Activities:
1) Copy the article on ankle MRI word for word, everything from "MRI improves treatment" down to "new study finds.".
2) According to the article on ankle MRI, what percentage of patients had their management plans changed by MR?

MRI improves treatment of ankle pain
9 January 2007
Cambridge, UK. MR imaging can make a dramatic difference in the
management of patients with ankle pain, changing treatment in about
one-third of the patients, a new study finds.
The study, of 91 patients, found that MR changed the management plans of
35% of patients, said Philip W.P. Bearcroft, MD, of Cambridge University
Hospitals in England. “This is itself is significant, but more significant
is the fact that before an MRI was done, 65 of the 91 patients were
scheduled to undergo surgery. After an MRI was done, nine of those patients
were treated nonsurgically,” Dr. Bearcroft said.
Dr. Bearcroft and his colleagues conducted the study in conjunction with
an orthopaedic foot and ankle surgeon at a regional teaching hospital. The
surgeon noted his proposed treatment plan for each patient before and after
an MR examination. The surgeon also noted the potential diagnoses for each
Before an MR examination was done, the surgeon indicated an average 2.3
possible diagnoses per patient. “After MRI was performed, the number of
diagnoses per patient was reduced to 1.2,” said Dr. Bearcroft. MRI increased
the referring physician’s confidence in his diagnoses, Dr. Bearcroft said.

Data extract:

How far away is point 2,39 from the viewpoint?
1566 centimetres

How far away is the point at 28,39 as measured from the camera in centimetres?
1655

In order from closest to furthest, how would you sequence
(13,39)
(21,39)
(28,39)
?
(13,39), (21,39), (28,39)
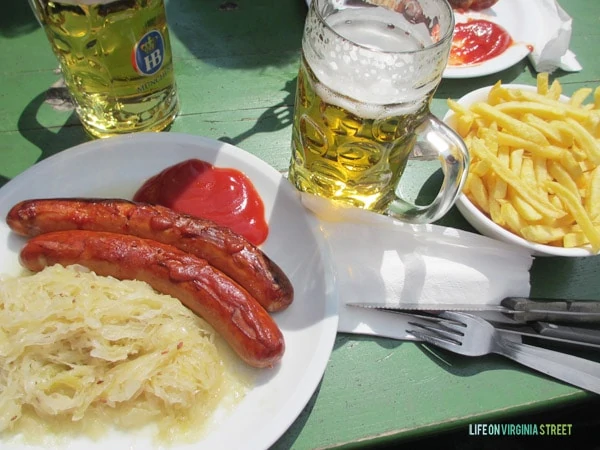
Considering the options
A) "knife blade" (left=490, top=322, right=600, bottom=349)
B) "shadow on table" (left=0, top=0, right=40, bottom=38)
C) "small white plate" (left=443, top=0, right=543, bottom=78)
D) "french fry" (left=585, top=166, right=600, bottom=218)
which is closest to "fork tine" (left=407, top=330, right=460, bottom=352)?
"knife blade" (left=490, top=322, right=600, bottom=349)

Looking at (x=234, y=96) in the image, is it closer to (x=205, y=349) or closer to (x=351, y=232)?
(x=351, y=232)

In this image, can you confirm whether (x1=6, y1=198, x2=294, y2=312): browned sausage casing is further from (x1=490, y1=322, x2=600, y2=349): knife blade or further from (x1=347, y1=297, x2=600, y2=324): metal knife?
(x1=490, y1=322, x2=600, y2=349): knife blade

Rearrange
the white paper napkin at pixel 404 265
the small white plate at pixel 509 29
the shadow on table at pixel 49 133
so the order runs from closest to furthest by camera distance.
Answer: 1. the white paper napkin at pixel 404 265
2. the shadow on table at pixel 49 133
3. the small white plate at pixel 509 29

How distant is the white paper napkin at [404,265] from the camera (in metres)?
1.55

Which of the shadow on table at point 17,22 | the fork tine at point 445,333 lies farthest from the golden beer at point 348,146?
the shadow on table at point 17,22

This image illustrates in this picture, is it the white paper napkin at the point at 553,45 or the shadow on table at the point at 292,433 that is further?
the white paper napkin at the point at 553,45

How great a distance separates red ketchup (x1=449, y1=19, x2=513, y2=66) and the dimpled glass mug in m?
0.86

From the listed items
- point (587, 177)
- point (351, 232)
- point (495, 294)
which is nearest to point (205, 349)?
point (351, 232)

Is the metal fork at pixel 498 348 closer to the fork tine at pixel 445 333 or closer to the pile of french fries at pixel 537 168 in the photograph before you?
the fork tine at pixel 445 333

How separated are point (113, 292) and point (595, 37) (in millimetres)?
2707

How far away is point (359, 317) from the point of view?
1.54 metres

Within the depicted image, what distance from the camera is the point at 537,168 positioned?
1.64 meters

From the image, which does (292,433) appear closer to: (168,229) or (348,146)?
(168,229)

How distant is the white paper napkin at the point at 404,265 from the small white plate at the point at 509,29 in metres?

---

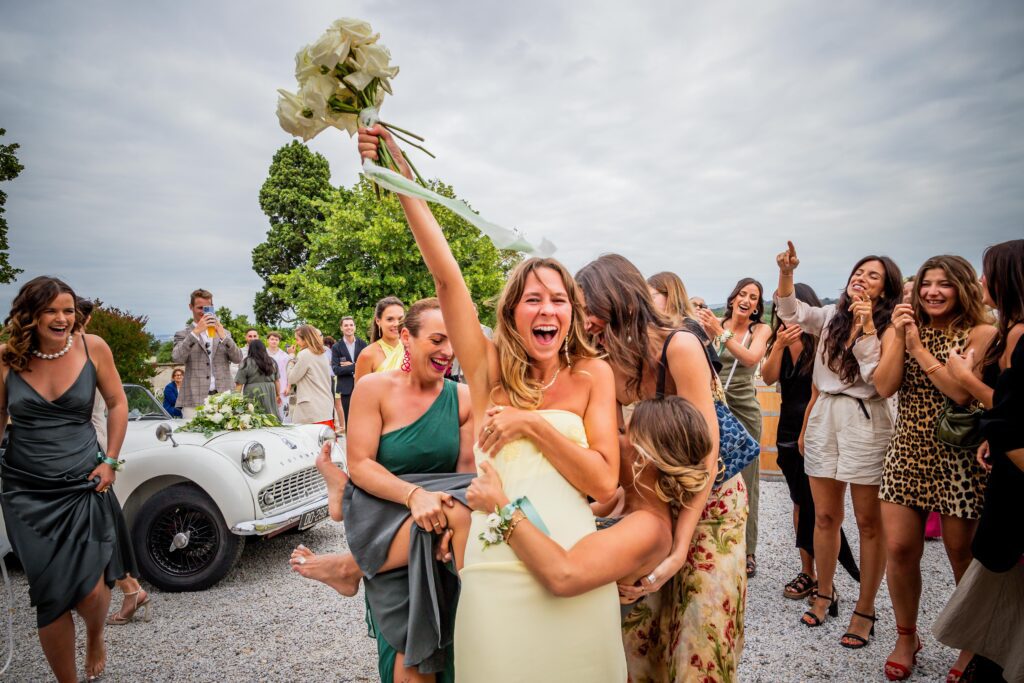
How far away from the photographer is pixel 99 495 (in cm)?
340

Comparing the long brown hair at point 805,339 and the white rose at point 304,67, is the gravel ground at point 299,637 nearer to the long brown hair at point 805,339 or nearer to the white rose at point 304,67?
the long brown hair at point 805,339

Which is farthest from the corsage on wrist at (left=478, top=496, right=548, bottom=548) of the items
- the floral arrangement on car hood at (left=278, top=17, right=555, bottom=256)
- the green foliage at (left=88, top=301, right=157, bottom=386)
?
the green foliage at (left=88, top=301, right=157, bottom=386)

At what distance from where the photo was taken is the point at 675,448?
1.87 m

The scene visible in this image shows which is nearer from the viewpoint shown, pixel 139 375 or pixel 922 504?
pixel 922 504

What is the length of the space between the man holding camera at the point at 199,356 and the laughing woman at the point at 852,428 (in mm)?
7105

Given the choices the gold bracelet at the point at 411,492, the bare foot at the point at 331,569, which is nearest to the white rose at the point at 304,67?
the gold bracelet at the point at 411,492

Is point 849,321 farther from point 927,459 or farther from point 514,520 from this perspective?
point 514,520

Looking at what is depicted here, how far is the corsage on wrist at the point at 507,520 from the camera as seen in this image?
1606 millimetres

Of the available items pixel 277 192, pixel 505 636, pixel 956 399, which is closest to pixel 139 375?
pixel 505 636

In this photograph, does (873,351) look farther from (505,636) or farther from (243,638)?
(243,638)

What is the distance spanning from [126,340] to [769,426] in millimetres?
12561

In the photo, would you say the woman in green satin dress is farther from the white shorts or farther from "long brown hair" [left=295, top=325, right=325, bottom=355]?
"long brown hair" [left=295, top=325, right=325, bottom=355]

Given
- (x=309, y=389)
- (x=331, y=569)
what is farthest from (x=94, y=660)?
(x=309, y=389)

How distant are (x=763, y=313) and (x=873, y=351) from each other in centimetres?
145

...

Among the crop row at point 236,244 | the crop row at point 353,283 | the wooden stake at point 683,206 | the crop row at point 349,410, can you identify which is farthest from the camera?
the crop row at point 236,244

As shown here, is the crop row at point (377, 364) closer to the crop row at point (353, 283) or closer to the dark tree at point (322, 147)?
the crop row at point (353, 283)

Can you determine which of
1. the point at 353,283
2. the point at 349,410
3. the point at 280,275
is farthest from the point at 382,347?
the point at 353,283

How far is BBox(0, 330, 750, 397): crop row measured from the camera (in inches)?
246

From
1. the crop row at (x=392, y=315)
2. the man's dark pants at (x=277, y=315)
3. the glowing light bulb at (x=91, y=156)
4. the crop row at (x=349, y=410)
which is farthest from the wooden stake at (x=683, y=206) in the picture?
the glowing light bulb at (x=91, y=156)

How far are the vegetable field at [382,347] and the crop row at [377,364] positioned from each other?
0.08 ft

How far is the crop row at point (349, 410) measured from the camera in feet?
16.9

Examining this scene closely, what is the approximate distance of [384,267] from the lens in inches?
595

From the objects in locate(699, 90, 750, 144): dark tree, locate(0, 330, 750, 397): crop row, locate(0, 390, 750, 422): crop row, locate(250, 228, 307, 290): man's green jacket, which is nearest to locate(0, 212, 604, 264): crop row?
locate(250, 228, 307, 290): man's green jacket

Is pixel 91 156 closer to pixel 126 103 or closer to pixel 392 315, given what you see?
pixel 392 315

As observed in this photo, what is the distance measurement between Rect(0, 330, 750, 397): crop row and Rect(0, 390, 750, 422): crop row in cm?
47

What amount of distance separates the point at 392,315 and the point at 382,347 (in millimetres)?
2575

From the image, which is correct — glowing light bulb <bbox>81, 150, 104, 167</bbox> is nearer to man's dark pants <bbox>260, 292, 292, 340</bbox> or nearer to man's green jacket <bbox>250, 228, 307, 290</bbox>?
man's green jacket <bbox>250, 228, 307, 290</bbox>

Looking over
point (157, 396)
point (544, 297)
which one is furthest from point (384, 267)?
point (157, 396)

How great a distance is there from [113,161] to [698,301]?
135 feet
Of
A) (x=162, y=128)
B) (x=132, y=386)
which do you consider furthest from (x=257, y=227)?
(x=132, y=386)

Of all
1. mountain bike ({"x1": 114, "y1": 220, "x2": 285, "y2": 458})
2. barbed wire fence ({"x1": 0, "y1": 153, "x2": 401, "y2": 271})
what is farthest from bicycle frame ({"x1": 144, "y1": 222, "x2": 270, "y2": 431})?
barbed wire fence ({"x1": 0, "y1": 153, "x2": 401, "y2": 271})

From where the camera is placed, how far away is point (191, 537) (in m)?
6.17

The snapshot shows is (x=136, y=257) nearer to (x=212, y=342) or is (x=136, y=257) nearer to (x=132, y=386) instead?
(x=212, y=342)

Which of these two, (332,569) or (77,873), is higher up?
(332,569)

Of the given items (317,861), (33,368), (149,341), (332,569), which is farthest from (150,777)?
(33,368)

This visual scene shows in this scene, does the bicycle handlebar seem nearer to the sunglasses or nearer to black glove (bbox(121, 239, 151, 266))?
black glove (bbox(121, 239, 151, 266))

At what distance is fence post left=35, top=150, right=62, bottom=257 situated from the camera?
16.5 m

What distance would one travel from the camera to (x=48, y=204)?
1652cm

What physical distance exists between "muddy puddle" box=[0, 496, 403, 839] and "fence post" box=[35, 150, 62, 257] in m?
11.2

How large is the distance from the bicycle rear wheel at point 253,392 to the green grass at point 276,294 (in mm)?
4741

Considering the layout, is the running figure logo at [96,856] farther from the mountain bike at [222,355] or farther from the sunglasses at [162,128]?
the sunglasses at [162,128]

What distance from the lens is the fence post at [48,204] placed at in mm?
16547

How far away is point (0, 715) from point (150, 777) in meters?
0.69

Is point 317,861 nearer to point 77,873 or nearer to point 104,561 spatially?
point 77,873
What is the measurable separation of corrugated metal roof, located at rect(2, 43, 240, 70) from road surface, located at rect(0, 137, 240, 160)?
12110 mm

Task answers:
1)
MRI improves treatment of ankle pain
9 January 2007
Cambridge, UK. MR imaging can make a dramatic difference in the
management of patients with ankle pain, changing treatment in about
one-third of the patients, a new study finds.

2) 35%